In rural Punjab, few takers for piped water supply

Punjab has 13,006 villages including around 1500 villages that depend on ‘hand pumps’ as the main source of drinking water in three zones — north, south and central — of Punjab.

Written by Anju Agnihotri Chaba | Jalandhar | Updated: July 8, 2019 5:19:38 am
Punjab news, Punjab water supply, Punjab Rural Water Supply and Sanitation Project, drinking water in Punjab, Indian Express news Tubewell water supply in Binewal village in Hoshiarpur. Only 50% rural households in Punjab use piped water, majorly due to presence of individual connections that use ground water.

While Centre’s ‘Jal Jeevan Mission’ envisions 100 per cent piped water supply across the nation, Punjab has been trying to do it since 2006 with help of a World Bank project and has already taken piped infrastructure to 80 per cent of its rural households. But, only 50 per cent rural households in Punjab are using piped water, majorly due to presence of individual water connections that utilise ground water. The Department of Water Supply and Sanitation, Punjab runs Punjab Rural Water Supply and Sanitation Project (PRWSS) assisted by the World Bank for providing potable drinking water to the rural people at 70 litre per capita per day.

Punjab has 13,006 villages including around 1500 villages that depend on ‘hand pumps’ as the main source of drinking water in three zones — north, south and central — of Punjab.

”Under water supply project with the World bank, piped network has been laid in over 80 per cent of the habitations but only 50 per cent habitations are using piped water supply in Punjab,” said a senior officer in the Department of Water Supply. He added that in several villages affluent people were not ready to take piped supply and misuse ground water heavily as per the reports prepared by the department.

“Reasons for not using piped water in different districts are different, but one of the major reason which we saw for not using piped water in several districts is the dependence on individual private water sources like submersible pumps,” he said.

He said that government should make a law to ban individual water connections.

Another official said: “In some districts, poor pipe quality, leakage and doubts of supply of contaminated water also act as a major deterrent of using this water.”

“Along with piped water, meter installation must be made compulsory,” he said, adding that every Panchayat should compulsorily adopt piped water supply. There are 11.26 lakh private connections in the state.

A report of the department says that “to increase the usage of public water supply in the habitations where the public water supply infrastructure is available, every effort should be made to ensure supply of quality water.

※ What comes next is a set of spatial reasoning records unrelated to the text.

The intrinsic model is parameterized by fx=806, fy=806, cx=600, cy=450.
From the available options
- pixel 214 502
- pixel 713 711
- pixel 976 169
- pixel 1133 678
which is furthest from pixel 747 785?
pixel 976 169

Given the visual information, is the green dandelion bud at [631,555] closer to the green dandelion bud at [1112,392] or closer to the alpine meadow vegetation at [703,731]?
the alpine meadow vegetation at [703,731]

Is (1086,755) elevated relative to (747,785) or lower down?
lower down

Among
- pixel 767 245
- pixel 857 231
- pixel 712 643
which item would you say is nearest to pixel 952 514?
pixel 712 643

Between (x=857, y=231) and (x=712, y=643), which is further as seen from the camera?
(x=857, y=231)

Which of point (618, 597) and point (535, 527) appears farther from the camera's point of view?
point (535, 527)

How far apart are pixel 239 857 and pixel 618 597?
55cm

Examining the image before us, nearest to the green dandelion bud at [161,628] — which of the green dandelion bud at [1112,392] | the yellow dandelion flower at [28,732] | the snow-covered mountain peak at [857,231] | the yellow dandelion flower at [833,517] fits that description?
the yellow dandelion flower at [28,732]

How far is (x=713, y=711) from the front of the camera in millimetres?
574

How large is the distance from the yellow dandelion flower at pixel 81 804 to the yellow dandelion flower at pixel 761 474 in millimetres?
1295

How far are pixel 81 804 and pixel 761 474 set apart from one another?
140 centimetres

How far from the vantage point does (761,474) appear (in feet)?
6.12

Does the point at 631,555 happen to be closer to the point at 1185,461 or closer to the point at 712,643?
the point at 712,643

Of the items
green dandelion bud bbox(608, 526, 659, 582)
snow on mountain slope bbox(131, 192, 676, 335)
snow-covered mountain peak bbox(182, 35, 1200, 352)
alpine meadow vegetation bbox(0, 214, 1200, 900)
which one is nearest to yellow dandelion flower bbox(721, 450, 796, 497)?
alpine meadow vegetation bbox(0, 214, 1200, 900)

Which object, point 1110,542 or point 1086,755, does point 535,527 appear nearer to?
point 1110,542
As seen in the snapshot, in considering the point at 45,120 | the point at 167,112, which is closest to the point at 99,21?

The maintenance and monitoring of piped water supply schemes (especially for leakages) is important. This challenge of undertaking effective maintenance of schemes is only possible with community participation in monitoring and report of problems…”

Director, Water Supply and Sanitation, could not be contacted. A Chief Engineer with the department, Rajinder Singh, said that in next two years by 2021, the Punjab would provide piped water supply in all the villages of the state.

There are 8319 single-village and multi-village water supply schemes in the state, which are either tubewell based (80%) or canal-based

(20%). Around 150 villages have 24×7 water supply and nearly 1900 villages get 10 hours of water supply.

Under the World Bank project, a village has to contribute just 10 per cent of the total amount for piped water supply infrastructure which comes to a nominal amount per household. An overhead water tank is installed to store water which supplies to every household through pipes. Operation and Maintenance (O&M) is managed by Gram Panchayat Water and Sanitation Committees (GPWSC). In majority of villages, there are flat water usage charges, while several villages are now also going for metered (optional) water supply. This money is used for maintenance of pipes, paying electricity bills for running motors and tubewells that lift water to storage tanks for supply.